=== Texto de origen ===
Esta fiesta fue instituida por el Papa Urbano VI en 1389, con el objetivo de poner fin al Gran Cisma mediante la intercesión de la Virgen María. Tiene sus inicios en Bizancio, en la fiesta de la «Deposición en la basílica de Santa María de las Blanquernas de la santa Túnica de la Theotokos”, el 2 de julio, cuando se leía el Evangelio de la visita de María a Isabel. Los franciscanos adoptaron esta fiesta mariana, pero la convirtieron en la Visitación de María, en 1263. Tras la reforma litúrgica del Concilio Vaticano II, la fiesta se fijó el 31 de mayo, al final del mes dedicado a María.
La visita
Tras el anuncio del ángel, la Virgen María acude sin demora a casa de su prima Isabel. Puede haber muchas razones por las que la Virgen María emprendió este viaje: el deseo de ponerse al servicio de su prima Isabel, sabiendo que esperaba un hijo a una edad tardía, así como el deseo de comunicar lo que le había sucedido, sabiendo que entre mujeres «visitadas» por el ángel es más fácil entenderse. En ese apresurarse a ir a casa de Isabel, María se revela como una mujer misionera -al llevar y compartir la alegría del anuncio- y como una mujer caritativa -al ponerse al servicio de su prima anciana-.
===
* En qué consiste
Transcribe del texto sobre la fiesta de la Visitación el fragmento que va desde "Esta fiesta fue" hasta "dedicado a María.", ambos incluidos.
=== Extractos de datos ===
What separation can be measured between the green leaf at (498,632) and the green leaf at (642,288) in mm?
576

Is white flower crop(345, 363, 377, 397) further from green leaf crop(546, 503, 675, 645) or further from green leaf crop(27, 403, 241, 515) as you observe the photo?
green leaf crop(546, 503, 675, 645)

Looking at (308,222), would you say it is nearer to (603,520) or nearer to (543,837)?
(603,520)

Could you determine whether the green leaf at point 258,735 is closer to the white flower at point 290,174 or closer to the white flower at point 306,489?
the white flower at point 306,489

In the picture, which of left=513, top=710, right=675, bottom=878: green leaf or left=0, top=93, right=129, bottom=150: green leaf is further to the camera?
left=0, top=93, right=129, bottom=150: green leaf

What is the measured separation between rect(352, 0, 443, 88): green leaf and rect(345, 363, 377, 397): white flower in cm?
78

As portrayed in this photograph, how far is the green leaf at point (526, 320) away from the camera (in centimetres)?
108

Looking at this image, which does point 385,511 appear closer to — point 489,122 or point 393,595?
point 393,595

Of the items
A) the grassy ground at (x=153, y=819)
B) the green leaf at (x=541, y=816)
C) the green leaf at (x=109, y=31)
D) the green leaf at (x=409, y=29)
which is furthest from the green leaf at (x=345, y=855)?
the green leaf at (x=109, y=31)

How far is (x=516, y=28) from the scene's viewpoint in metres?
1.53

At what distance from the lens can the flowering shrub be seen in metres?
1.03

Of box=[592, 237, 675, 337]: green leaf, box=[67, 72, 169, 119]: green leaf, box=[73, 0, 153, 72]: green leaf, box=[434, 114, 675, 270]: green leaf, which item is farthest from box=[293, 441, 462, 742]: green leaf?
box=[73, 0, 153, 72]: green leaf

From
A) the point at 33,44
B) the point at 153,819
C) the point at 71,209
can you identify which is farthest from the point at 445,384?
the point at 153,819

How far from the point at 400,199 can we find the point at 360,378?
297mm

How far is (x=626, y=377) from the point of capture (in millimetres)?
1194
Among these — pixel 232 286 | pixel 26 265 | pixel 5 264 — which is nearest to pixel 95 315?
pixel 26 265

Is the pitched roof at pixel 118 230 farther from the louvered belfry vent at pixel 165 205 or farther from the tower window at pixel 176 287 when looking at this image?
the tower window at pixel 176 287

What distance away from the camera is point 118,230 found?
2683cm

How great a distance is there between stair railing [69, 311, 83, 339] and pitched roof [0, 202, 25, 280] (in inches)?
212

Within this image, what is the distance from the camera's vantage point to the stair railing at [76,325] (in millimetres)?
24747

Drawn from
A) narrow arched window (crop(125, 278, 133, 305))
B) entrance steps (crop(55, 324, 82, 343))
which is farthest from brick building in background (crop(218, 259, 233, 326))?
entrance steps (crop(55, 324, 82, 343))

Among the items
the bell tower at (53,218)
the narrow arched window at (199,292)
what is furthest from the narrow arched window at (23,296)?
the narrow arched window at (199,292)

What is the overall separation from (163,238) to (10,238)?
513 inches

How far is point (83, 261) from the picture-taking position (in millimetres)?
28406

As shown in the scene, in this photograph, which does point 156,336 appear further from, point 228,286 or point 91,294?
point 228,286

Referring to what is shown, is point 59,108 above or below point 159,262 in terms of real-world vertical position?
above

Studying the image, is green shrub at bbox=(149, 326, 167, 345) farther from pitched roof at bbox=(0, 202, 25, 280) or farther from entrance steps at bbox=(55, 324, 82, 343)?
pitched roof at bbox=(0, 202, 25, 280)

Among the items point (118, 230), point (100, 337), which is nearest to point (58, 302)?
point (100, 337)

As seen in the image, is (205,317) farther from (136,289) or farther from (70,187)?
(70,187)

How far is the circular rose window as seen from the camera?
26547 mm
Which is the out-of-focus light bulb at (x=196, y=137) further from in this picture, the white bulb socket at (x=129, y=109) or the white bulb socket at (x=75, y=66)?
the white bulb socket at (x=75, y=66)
===
=== Extractos de datos ===
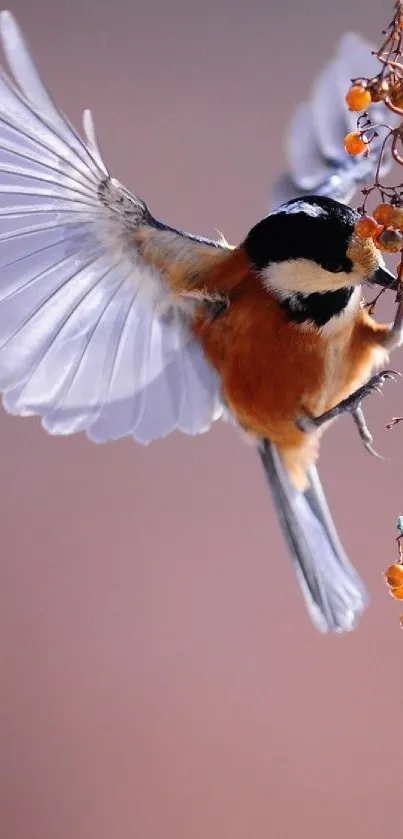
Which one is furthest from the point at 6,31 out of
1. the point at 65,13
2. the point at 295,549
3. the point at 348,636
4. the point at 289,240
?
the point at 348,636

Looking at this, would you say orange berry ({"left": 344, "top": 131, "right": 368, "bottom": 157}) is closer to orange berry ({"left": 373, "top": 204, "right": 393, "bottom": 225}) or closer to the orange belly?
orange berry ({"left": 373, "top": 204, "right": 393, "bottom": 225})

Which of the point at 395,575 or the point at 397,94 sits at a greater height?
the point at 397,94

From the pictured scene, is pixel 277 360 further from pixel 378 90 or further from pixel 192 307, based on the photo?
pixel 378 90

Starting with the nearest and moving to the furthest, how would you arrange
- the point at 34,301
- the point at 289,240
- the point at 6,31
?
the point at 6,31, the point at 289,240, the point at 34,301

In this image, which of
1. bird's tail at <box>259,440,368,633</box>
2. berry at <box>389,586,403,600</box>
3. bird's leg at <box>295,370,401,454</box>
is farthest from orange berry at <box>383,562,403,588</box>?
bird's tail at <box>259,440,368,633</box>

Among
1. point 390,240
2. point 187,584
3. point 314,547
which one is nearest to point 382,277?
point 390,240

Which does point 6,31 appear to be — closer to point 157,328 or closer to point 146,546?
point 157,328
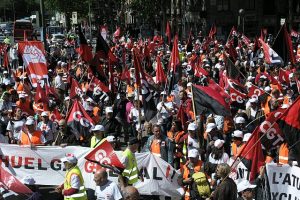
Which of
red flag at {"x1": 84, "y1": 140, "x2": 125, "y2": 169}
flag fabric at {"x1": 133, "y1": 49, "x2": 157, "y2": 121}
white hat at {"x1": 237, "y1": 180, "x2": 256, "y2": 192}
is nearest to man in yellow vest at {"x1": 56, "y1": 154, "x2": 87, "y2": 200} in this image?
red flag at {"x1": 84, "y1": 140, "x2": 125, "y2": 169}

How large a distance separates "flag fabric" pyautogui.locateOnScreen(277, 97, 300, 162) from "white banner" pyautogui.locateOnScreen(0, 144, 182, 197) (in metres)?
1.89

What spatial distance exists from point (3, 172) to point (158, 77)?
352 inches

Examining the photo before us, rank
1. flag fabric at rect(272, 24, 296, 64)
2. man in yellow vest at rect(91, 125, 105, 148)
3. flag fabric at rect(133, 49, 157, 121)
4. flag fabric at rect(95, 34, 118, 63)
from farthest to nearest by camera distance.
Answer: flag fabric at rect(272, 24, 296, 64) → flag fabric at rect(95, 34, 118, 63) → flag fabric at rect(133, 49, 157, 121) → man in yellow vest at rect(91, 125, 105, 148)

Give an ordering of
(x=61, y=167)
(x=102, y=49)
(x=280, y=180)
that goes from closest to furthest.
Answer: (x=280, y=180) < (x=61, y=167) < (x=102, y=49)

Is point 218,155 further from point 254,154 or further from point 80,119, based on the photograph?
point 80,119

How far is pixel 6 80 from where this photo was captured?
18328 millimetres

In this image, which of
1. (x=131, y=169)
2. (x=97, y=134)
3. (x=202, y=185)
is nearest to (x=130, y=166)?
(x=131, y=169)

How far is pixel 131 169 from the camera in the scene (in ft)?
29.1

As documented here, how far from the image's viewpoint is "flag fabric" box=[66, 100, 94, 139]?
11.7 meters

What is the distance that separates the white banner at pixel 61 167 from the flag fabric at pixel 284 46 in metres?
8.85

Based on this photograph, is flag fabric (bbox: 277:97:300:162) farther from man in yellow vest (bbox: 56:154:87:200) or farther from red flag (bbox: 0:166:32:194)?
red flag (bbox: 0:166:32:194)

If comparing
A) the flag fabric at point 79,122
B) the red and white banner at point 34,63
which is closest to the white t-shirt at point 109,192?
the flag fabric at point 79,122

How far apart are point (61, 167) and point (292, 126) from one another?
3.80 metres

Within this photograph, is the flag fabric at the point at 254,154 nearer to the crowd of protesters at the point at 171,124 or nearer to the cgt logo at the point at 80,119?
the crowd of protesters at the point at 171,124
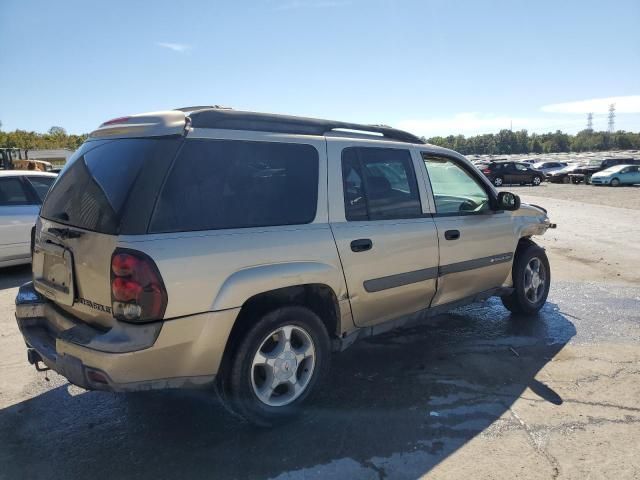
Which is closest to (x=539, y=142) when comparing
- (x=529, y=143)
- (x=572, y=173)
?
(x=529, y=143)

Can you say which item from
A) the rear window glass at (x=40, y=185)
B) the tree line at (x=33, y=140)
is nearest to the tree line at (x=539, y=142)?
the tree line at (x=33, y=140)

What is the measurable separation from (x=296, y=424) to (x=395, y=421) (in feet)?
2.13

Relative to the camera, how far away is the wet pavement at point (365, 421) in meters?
===
* Respuesta escrita
Esta fiesta fue instituida por el Papa Urbano VI en 1389, con el objetivo de poner fin al Gran Cisma mediante la intercesión de la Virgen María. Tiene sus inicios en Bizancio, en la fiesta de la «Deposición en la basílica de Santa María de las Blanquernas de la santa Túnica de la Theotokos”, el 2 de julio, cuando se leía el Evangelio de la visita de María a Isabel. Los franciscanos adoptaron esta fiesta mariana, pero la convirtieron en la Visitación de María, en 1263. Tras la reforma litúrgica del Concilio Vaticano II, la fiesta se fijó el 31 de mayo, al final del mes dedicado a María.